EU concealed deal with US to allow 'rendition' flights

By Justin Stares in Brussels and Philip Sherwell in Washington
(Filed: 11/12/2005)

The European Union secretly allowed the United States to use transit facilities on European soil to transport "criminals" in 2003, according to a previously unpublished document. The revelation contradicts repeated EU denials that it knew of "rendition" flights by the CIA.

The EU agreed to give America access to facilities - presumably airports - in confidential talks in Athens during which the war on terror was discussed, the original minutes show. But all references to the agreement were deleted from the record before it was published.

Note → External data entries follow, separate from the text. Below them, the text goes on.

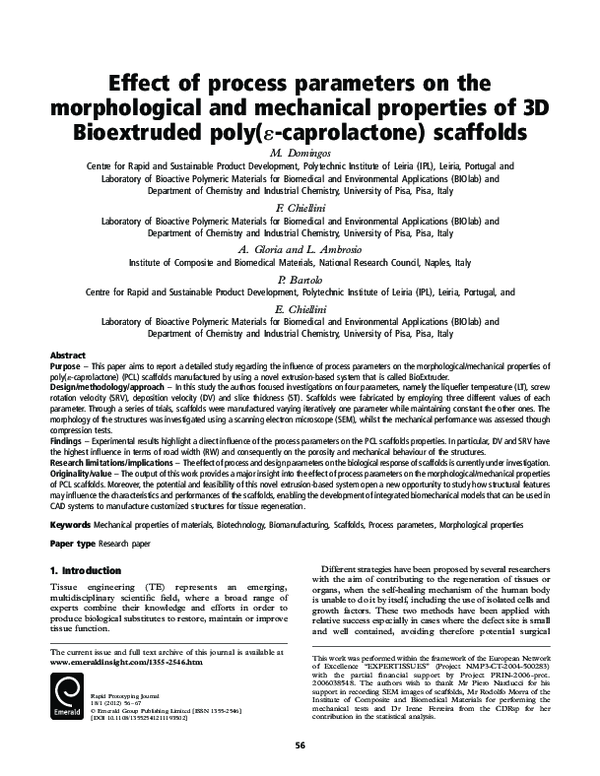 (PDF) Effect of process parameters on the morphological and mechanical ...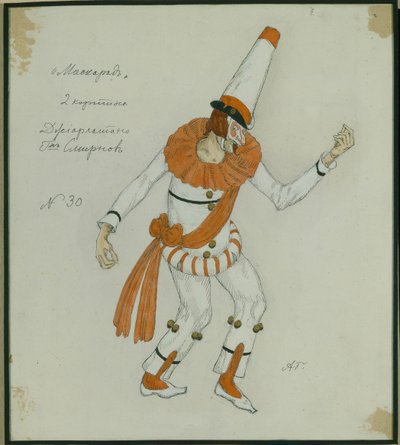 Kostymdesign för pjäsen Maskeraden av M. Lermontov, 1917 av Aleksandr Jakovlevic Golovin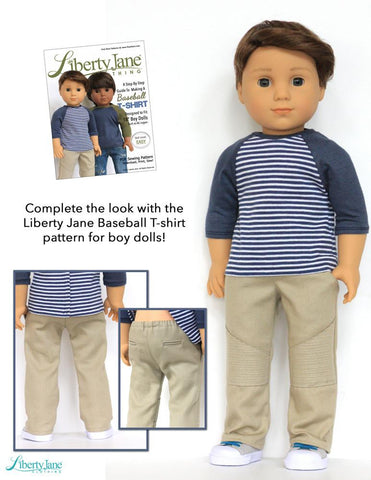 Liberty Jane 18 Inch Boy Doll Boy Doll Moto Pants 18” Doll Clothes Pattern Pixie Faire
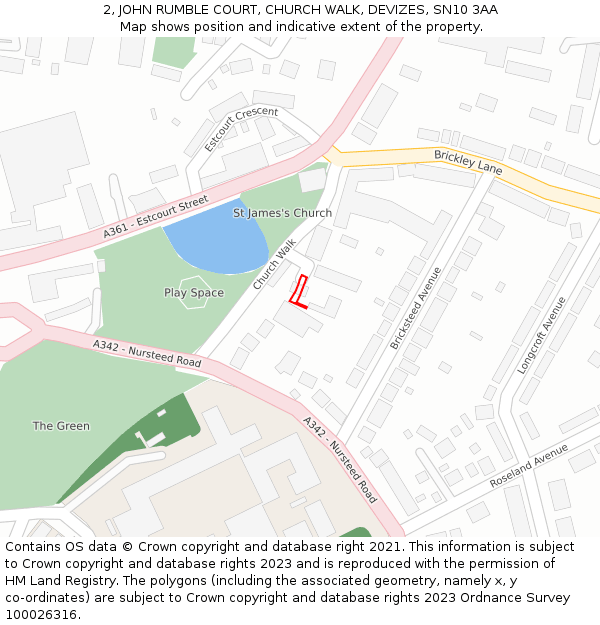 2, JOHN RUMBLE COURT, CHURCH WALK, DEVIZES, SN10 3AA: Location map and indicative extent of plot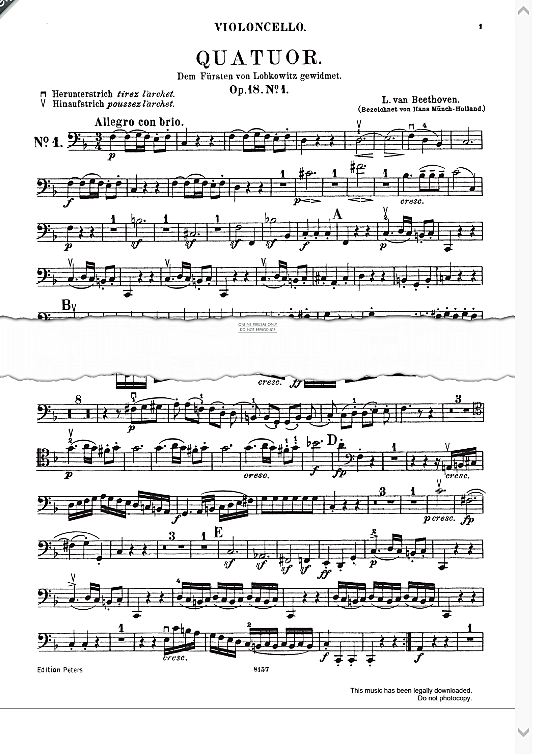 string quartets complete vol.1: op.18 nos.1 6 instrumental parts ludwig van beethoven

The issue of "rendition" flights - in which terror suspects are flown to secret bases and third countries for interrogation - overshadowed last week's fence-mending visit to Europe by Condoleezza Rice, the US Secretary of State.

Asked in Parliament last week about reports of 400 suspect flights passing through British airports, Tony Blair said: "In respect of airports, I don't know what you are referring to."

The minutes of the Athens meeting on January 22, 2003, were written by the then Greek presidency of the EU after the talks with a US delegation headed by a justice department official. EU officials confirmed that a full account was circulated to all member governments, and would have been sent to the Home Office.

The document, entitled New Transatlantic Agenda, EU-US meeting on Justice and Home Affairs, details the subjects discussed by the 31 people present. The agenda included the fight against terrorism, drug trafficking and extradition agreements.

According to the full version, "Both sides agreed on areas where co-operation could be improved [inter alia] the exchange of data between border management services, increased use of European transit facilities to support the return of criminal/ inadmissible aliens, co-ordination with regard to false documents training and improving the co-operation in removals."

But this section, and others referring to US policy, were deleted - as a "courtesy" to Washington, according to a spokesman for the EU Council of Ministers.

Tony Bunyan, of the Statewatch civil liberties group which obtained the original document, said: "What kind of facilities are these and how many people work there? That phrase suggests the US is being allowed to use airports in Europe to transport criminals from third countries."

Washington has been angered by EU protests about the movement and alleged abuse of terror suspects. Yesterday, John Bellinger, senior legal adviser to the US State Department, said the convention against torture, which the US has signed, "would generally apply" to prisoners held by the US.

He said on BBC radio: "Some of the allegations more broadly about all sorts of things are ludicrous. These allegations that we have these activities going on in the hundreds over Europe, and that we are going to take people off to be mistreated, are simply untrue."